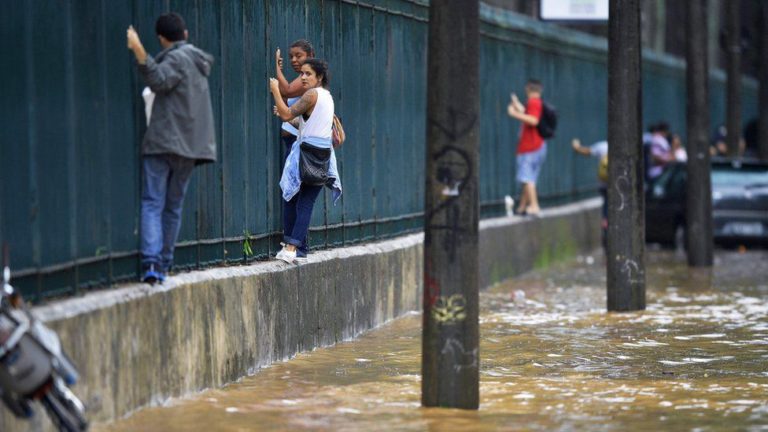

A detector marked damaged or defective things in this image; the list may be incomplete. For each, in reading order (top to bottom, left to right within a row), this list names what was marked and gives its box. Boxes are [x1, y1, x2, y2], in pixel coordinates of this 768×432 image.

rusty pole [424, 0, 476, 408]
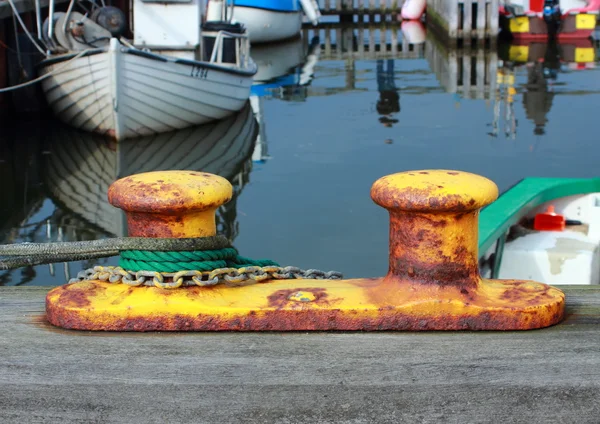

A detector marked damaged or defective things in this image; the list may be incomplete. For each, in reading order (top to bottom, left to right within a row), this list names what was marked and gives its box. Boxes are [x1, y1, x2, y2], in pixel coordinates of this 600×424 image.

rust patch on bollard [44, 169, 564, 332]
rusty metal bollard [45, 169, 564, 332]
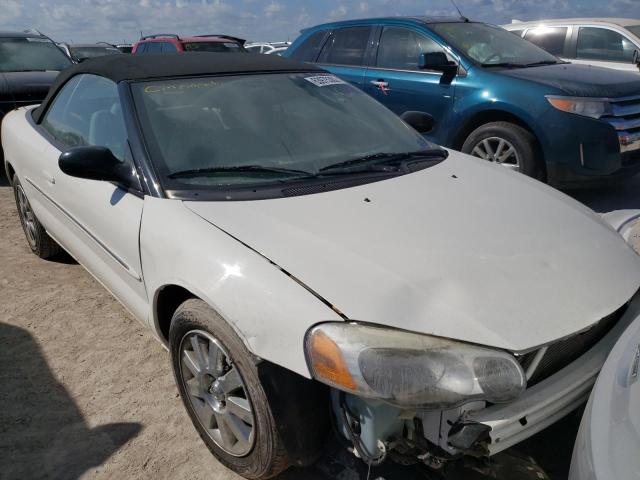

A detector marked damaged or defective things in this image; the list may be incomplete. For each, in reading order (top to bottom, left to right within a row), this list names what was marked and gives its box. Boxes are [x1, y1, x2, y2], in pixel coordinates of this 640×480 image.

dented hood [184, 154, 640, 352]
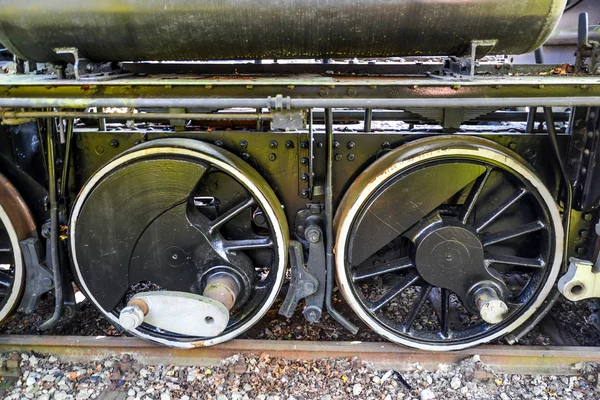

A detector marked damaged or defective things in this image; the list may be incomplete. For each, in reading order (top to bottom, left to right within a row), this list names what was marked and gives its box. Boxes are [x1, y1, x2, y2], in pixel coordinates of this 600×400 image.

rusty component [0, 173, 36, 241]
rusty component [202, 274, 239, 310]
rusty component [1, 336, 600, 376]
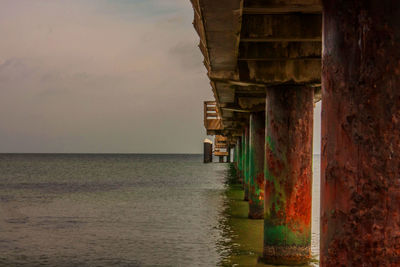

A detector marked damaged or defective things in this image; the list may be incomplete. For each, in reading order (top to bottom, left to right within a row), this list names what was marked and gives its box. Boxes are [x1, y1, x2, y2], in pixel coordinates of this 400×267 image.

corroded support column [248, 113, 264, 220]
rusty metal pillar [248, 113, 264, 220]
corroded support column [264, 86, 314, 266]
rusty metal pillar [264, 86, 314, 266]
corroded support column [320, 1, 400, 266]
rusty metal pillar [320, 1, 400, 266]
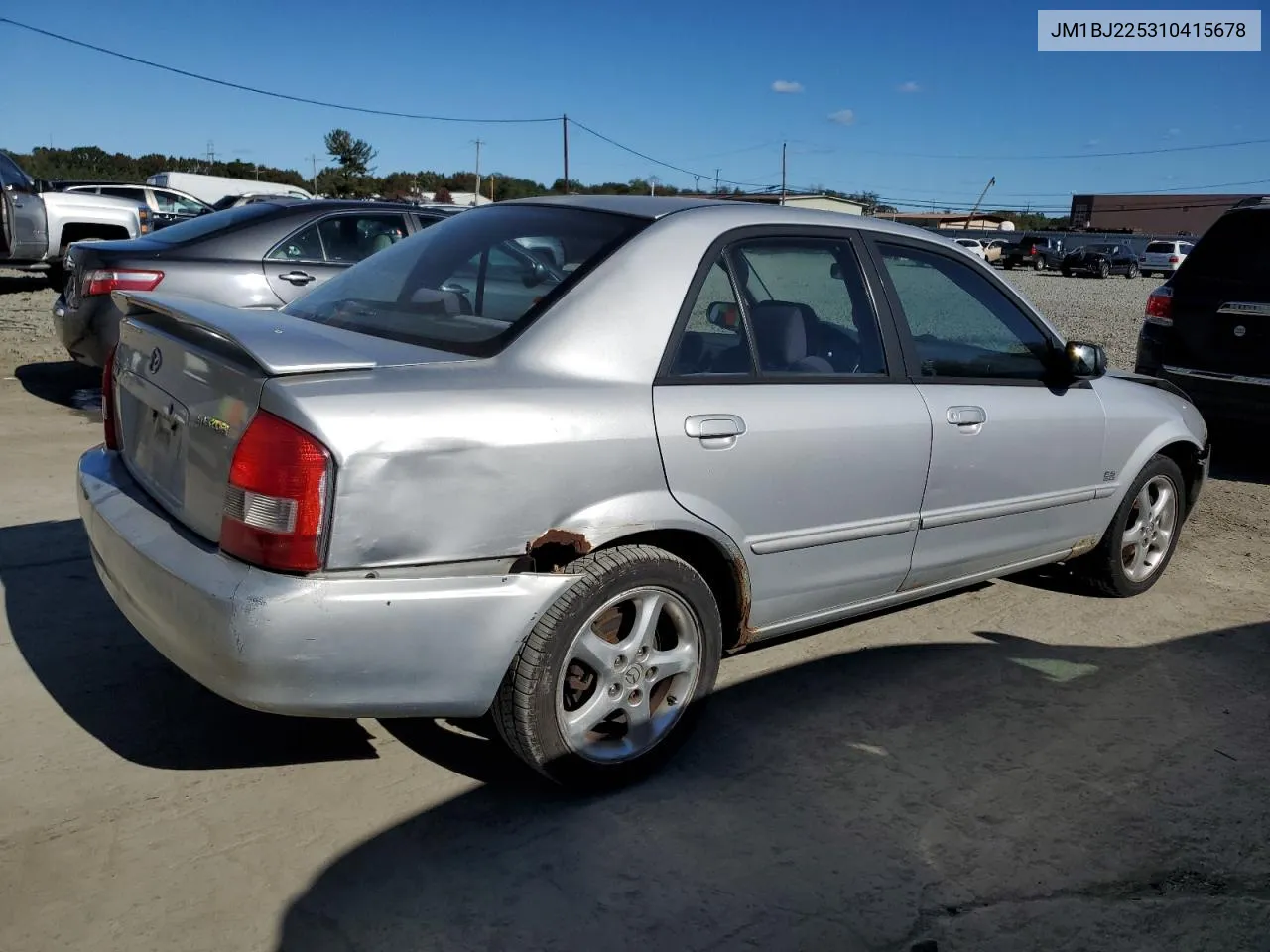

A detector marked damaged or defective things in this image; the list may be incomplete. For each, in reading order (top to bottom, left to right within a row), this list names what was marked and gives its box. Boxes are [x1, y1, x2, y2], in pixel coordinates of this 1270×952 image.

rear bumper damage [75, 446, 575, 714]
rust spot [524, 528, 591, 571]
rust spot [722, 555, 754, 651]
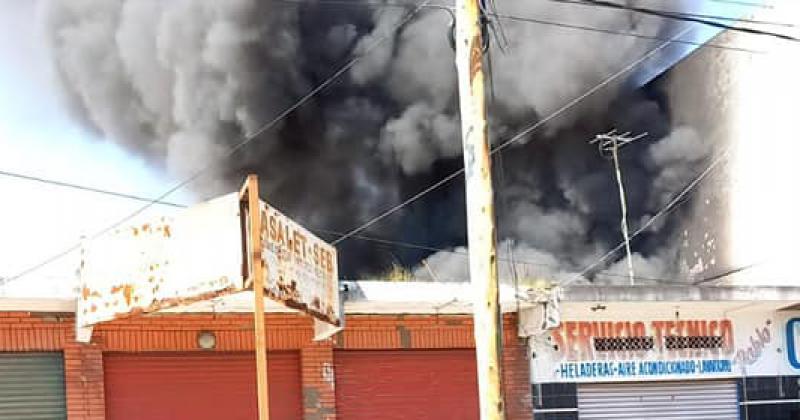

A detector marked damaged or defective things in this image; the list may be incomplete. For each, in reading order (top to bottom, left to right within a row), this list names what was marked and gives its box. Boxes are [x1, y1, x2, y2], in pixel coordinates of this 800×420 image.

rusty metal sign [77, 193, 244, 334]
rusty metal sign [253, 202, 340, 326]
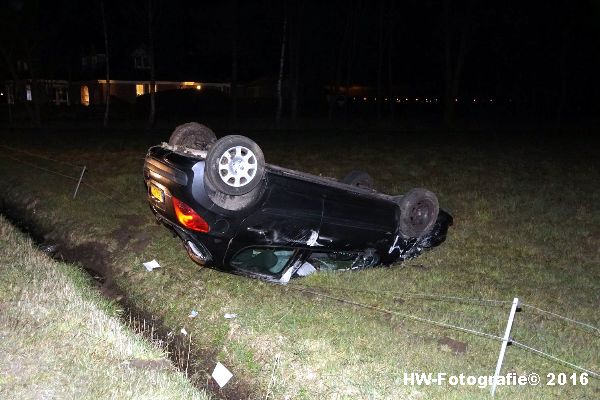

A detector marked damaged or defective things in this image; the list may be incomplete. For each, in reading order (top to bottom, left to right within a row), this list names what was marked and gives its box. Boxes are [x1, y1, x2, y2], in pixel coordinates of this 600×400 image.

overturned car [143, 123, 452, 282]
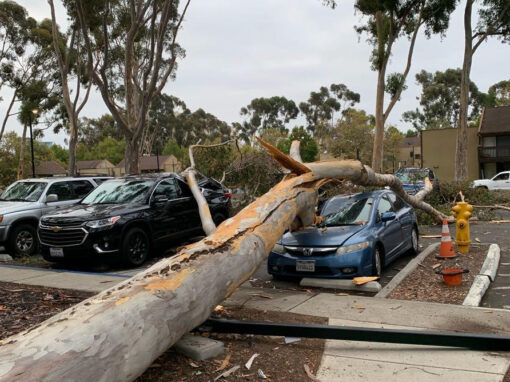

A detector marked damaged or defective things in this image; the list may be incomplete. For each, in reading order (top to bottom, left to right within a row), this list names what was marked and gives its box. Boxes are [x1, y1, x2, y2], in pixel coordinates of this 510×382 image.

damaged blue honda [266, 190, 418, 280]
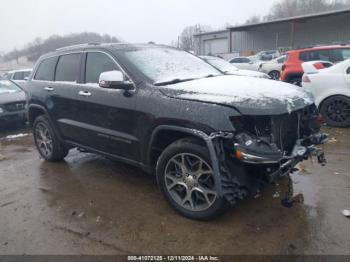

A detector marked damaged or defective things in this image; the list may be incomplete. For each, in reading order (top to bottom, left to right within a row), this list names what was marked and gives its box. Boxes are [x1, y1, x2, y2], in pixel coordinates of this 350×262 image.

damaged front end [208, 104, 326, 205]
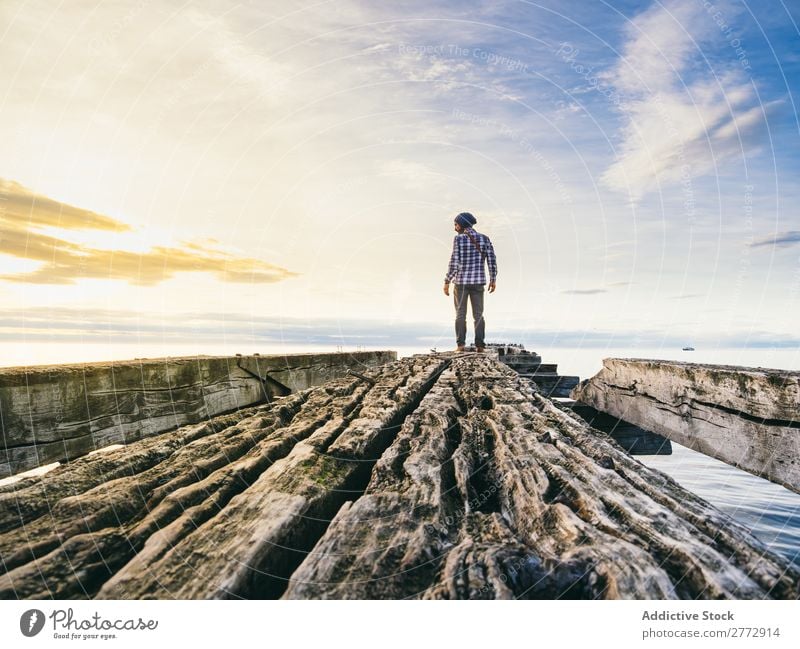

■ Required work
Render the material above as one numbered list with a line per item. Skip blank lines and leave out the pictures.

■ Result for this exercise
1. A detector marked damaged or defective things in this image; the list may be incomplete. For each, in reading order (top to bottom, left to right within a row), this list names what was marked and gives its box. Boxes are [x1, y1, x2, y2], in pixel coordinates of this 768×432 image.
2. rusty pole [424, 0, 476, 408]
3. A detector marked damaged or defective things in this image; the list may be incomplete. For each, in reading order (top to bottom, left to right within a row), this list names what was marked and gives its box. Boxes are [x1, y1, x2, y2], in pixel coordinates of this 600×424 image.
4. rust patch on bollard [44, 169, 564, 332]
5. rusty metal bollard [45, 169, 564, 332]
6. A detector marked damaged or defective things in this image; the list may be incomplete. For each, in reading order (top to bottom, left to right within a row), this list names what was marked and gives its box. Boxes are [x1, y1, x2, y2], in pixel coordinates of this 640×480 image.
7. dented hood [184, 154, 640, 352]
8. A detector marked damaged or defective things in this image; the list may be incomplete. For each, in reading order (top to bottom, left to right within a row), this list names what was marked and gives its box. Boxes are [x1, y1, x2, y2], in pixel coordinates of this 600×400 image.
9. rusty component [0, 173, 36, 241]
10. rusty component [202, 274, 239, 310]
11. rusty component [1, 336, 600, 376]
12. A detector marked damaged or defective things in this image; the list may be incomplete. For each, in reading order (top to bottom, left to right within a row), this list names what was marked and gives its box. Boxes are [x1, y1, x2, y2], in pixel coordinates of this 400×267 image.
13. corroded support column [248, 113, 264, 220]
14. rusty metal pillar [248, 113, 264, 220]
15. corroded support column [264, 86, 314, 266]
16. rusty metal pillar [264, 86, 314, 266]
17. corroded support column [320, 1, 400, 266]
18. rusty metal pillar [320, 1, 400, 266]
19. A detector marked damaged or defective things in this image; the list may be incomplete. For each, in reading order (top to bottom, left to right within a row), this list names what was marked and gives its box. Boxes are [x1, y1, x2, y2], in pixel coordinates of this 1270×952 image.
20. rear bumper damage [75, 446, 575, 714]
21. rust spot [524, 528, 591, 571]
22. rust spot [722, 555, 754, 651]
23. A detector marked damaged or defective things in this image; the list may be incomplete. For each, in reading order (top to bottom, left to right within a row), this list names what was marked and gives its box. Boxes are [x1, y1, x2, y2], in pixel coordinates of this 800×420 image.
24. rusty metal sign [77, 193, 244, 334]
25. rusty metal sign [253, 202, 340, 326]
26. A detector marked damaged or defective things in this image; the list may be incomplete. For each, in reading order (top to bottom, left to right within a row), this list names what was marked and gives its box. Boxes are [x1, y1, x2, y2], in pixel coordinates of this 600×400 image.
27. overturned car [143, 123, 452, 282]
28. A detector marked damaged or defective things in this image; the list may be incomplete. For each, in reading order (top to bottom, left to right within a row), this list names what was marked and gives its box. Boxes are [x1, y1, x2, y2], in pixel coordinates of this 510×382 image.
29. damaged blue honda [266, 190, 418, 280]
30. A detector marked damaged or defective things in this image; the list may be incomplete. For each, in reading order (top to bottom, left to right within a row), this list names what was marked and gives its box. Boxes are [x1, y1, x2, y2], in pixel coordinates of this 350×262 image.
31. damaged front end [208, 104, 326, 205]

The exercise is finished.